Task instructions:
In the records below, please retype word for word every line from the one containing "CLEAR VISION" through the final one, both included, and nothing else.

Supplied records below:

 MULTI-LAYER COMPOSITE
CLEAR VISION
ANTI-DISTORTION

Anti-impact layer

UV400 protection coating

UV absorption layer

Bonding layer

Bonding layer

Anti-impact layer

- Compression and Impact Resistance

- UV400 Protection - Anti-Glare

End of Supplied records.

Response below:
CLEAR VISION
ANTI-DISTORTION

Anti-impact layer

UV400 protection coating

UV absorption layer

Bonding layer

Bonding layer

Anti-impact layer

- Compression and Impact Resistance

- UV400 Protection - Anti-Glare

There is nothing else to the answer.